Opinion No.

The Honorable John E. Miller State Representative P.O. Box 420 Melbourn, AR 72556

The Honorable Ed Gilbert State Representative P.O. Box 633 Mountain Home, AR 72653

The Honorable Gordon Webb Prosecuting Attorney P.O. Box 483 Harrison, AR 72601

Dear Gentlemen:

This is in response to your request for an opinion on the following question:

Was, in reality, the transaction between Baxter County and Methodist Health Care Systems on June 25, 1982, a sale of county property under A.C.A. § 14-16-105 et seq., 14-265-101, et seq. and other Arkansas law?

A review of the cited provisions indicates that Baxter County was authorized, under state law, to proceed with an agreement to either lease or sell the county regional hospital.1 See A.C.A. §§ 14-16-107 and 14-265-103. As a legal matter, the procedures that were followed, according to the facts supplied, are not an impediment to the parties' stated intent that the 1982 transaction was a sale. The county's decision to elect either a lease or a sale of the property has, moreover, according to our research, no particular legal ramifications or consequences under Arkansas law. See Bell v. Crawford County, supra.

It must therefore be concluded that the inquiry is focused upon the intent of the parties. The parties have, according to the information attached to your request, agreed that the transaction as originally entered was a sale. The Chancellor was well within his authority, as the trier of fact, to confirm the reformation of the agreement as reflecting the original intent of the parties. This office cannot, as a policy matter and because it lacks the resources, make a separate factual determination in this regard, apart from the expression of intent of both parties and the Chancellor's decree. These indicia of intent are, in my opinion, determinative for purposes of any inquiry under state law.

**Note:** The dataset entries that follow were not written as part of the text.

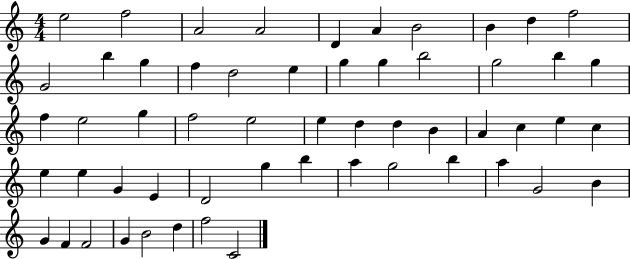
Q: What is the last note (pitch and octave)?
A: C4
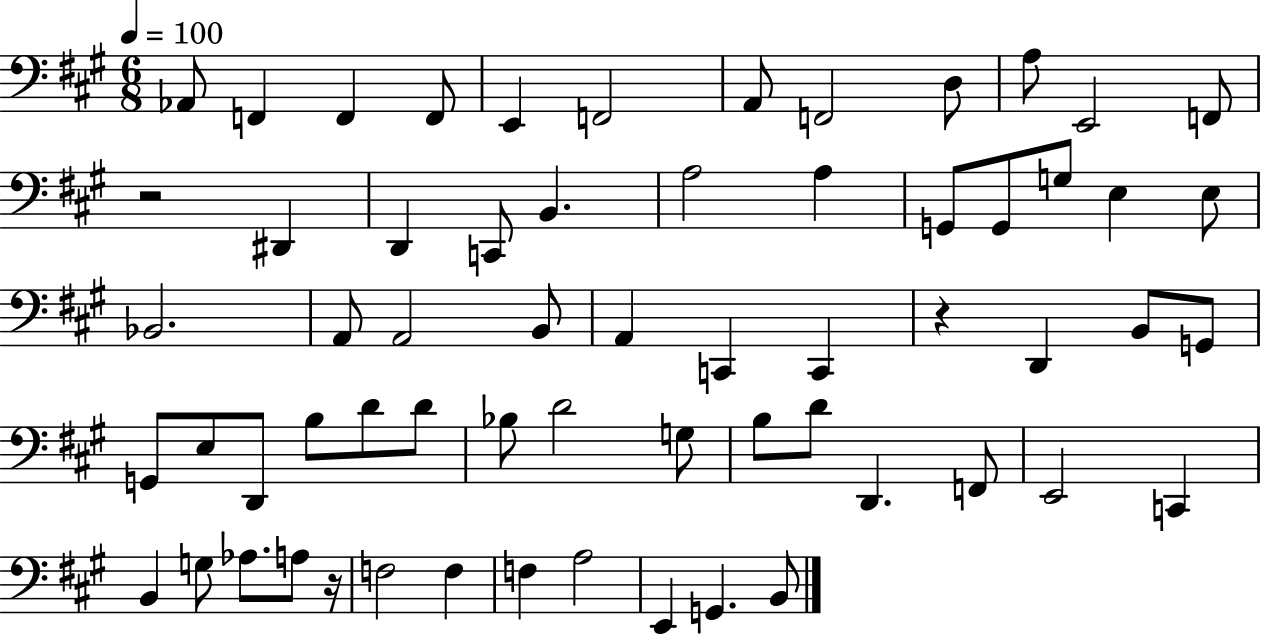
Ab2/e F2/q F2/q F2/e E2/q F2/h A2/e F2/h D3/e A3/e E2/h F2/e R/h D#2/q D2/q C2/e B2/q. A3/h A3/q G2/e G2/e G3/e E3/q E3/e Bb2/h. A2/e A2/h B2/e A2/q C2/q C2/q R/q D2/q B2/e G2/e G2/e E3/e D2/e B3/e D4/e D4/e Bb3/e D4/h G3/e B3/e D4/e D2/q. F2/e E2/h C2/q B2/q G3/e Ab3/e. A3/e R/s F3/h F3/q F3/q A3/h E2/q G2/q. B2/e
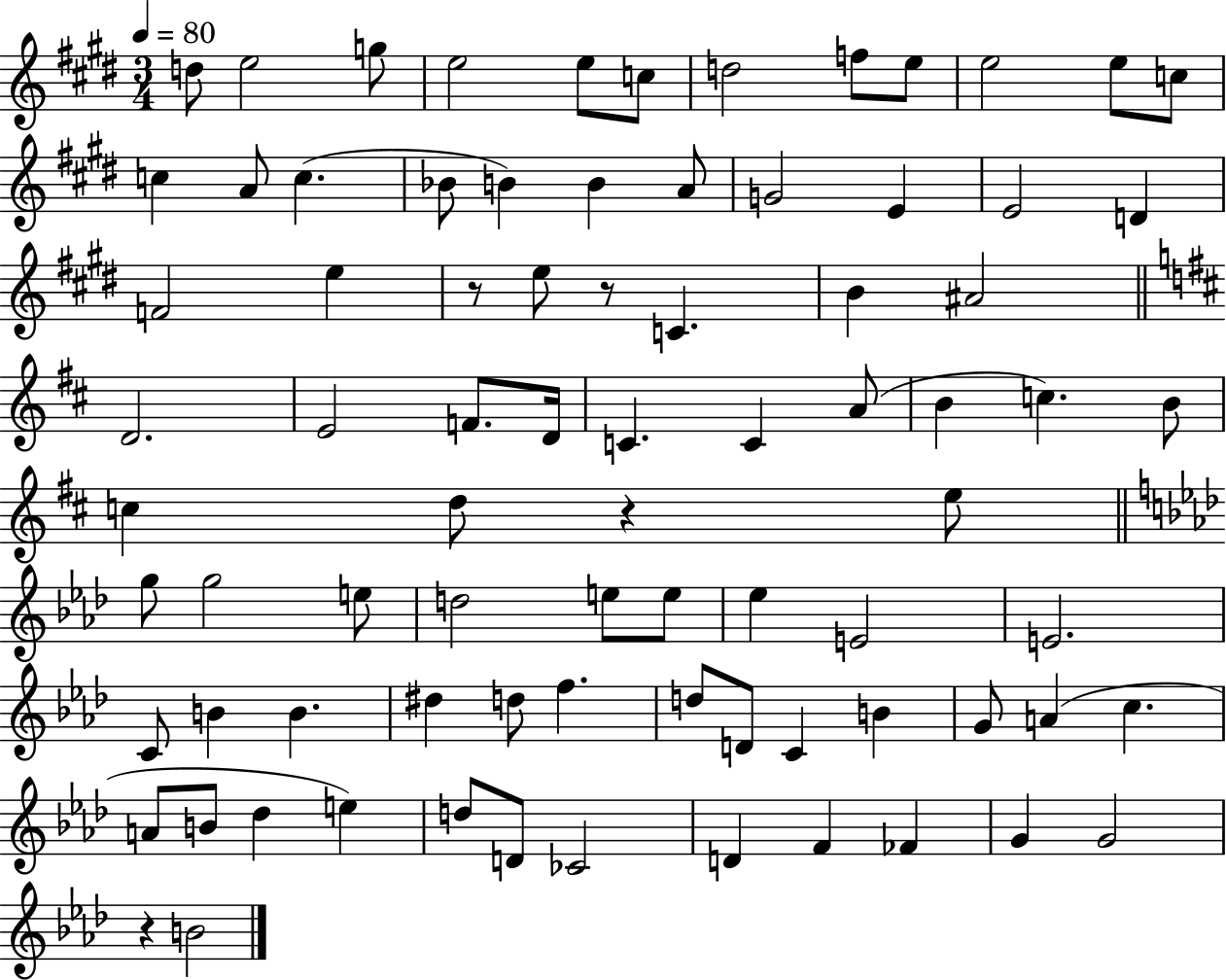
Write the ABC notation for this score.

X:1
T:Untitled
M:3/4
L:1/4
K:E
d/2 e2 g/2 e2 e/2 c/2 d2 f/2 e/2 e2 e/2 c/2 c A/2 c _B/2 B B A/2 G2 E E2 D F2 e z/2 e/2 z/2 C B ^A2 D2 E2 F/2 D/4 C C A/2 B c B/2 c d/2 z e/2 g/2 g2 e/2 d2 e/2 e/2 _e E2 E2 C/2 B B ^d d/2 f d/2 D/2 C B G/2 A c A/2 B/2 _d e d/2 D/2 _C2 D F _F G G2 z B2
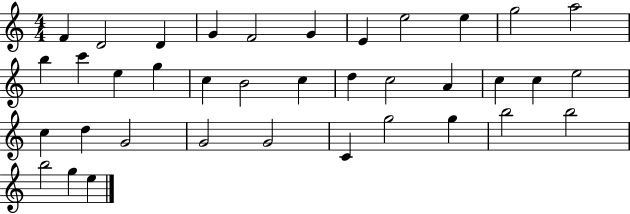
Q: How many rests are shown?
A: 0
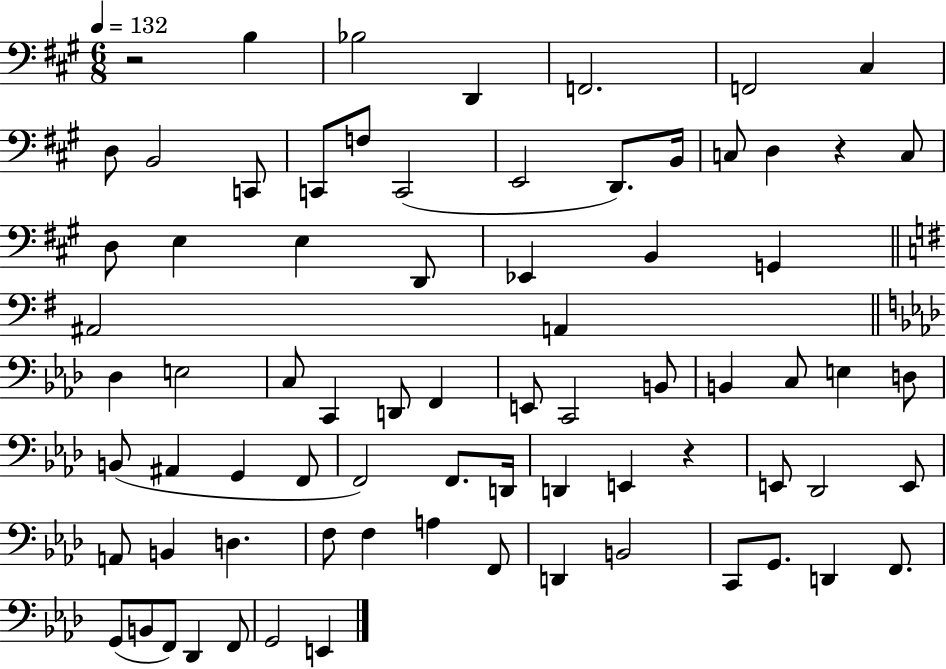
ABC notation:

X:1
T:Untitled
M:6/8
L:1/4
K:A
z2 B, _B,2 D,, F,,2 F,,2 ^C, D,/2 B,,2 C,,/2 C,,/2 F,/2 C,,2 E,,2 D,,/2 B,,/4 C,/2 D, z C,/2 D,/2 E, E, D,,/2 _E,, B,, G,, ^A,,2 A,, _D, E,2 C,/2 C,, D,,/2 F,, E,,/2 C,,2 B,,/2 B,, C,/2 E, D,/2 B,,/2 ^A,, G,, F,,/2 F,,2 F,,/2 D,,/4 D,, E,, z E,,/2 _D,,2 E,,/2 A,,/2 B,, D, F,/2 F, A, F,,/2 D,, B,,2 C,,/2 G,,/2 D,, F,,/2 G,,/2 B,,/2 F,,/2 _D,, F,,/2 G,,2 E,,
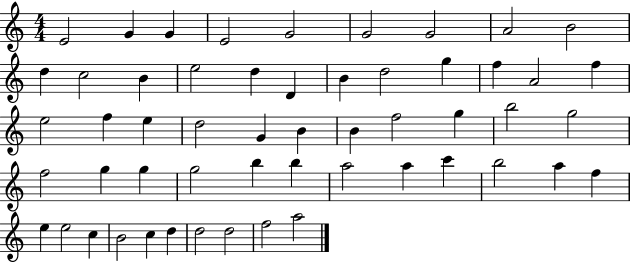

The foregoing opinion, which I hereby approve, was prepared by Deputy Attorney General Elisabeth A. Walker.

Sincerely,

WINSTON BRYANT Attorney General

WB:arb

1 Exclusive jurisdiction over a county owned hospital rests with the county judge and quorum court. Ark. Const. Art. 7, § 28; Ark. Const. amend. 55; A.C.A. § 14-16-105. See also Bell v.Crawford County, 287 Ark. 251, 254, 697 S.W.2d 910 (1985). The county judge and the quorum court, in conjunction with the county hospital board of governors, have been given the right to sell or lease a county hospital. Bell, supra, citing A.C.A. §14-263-106.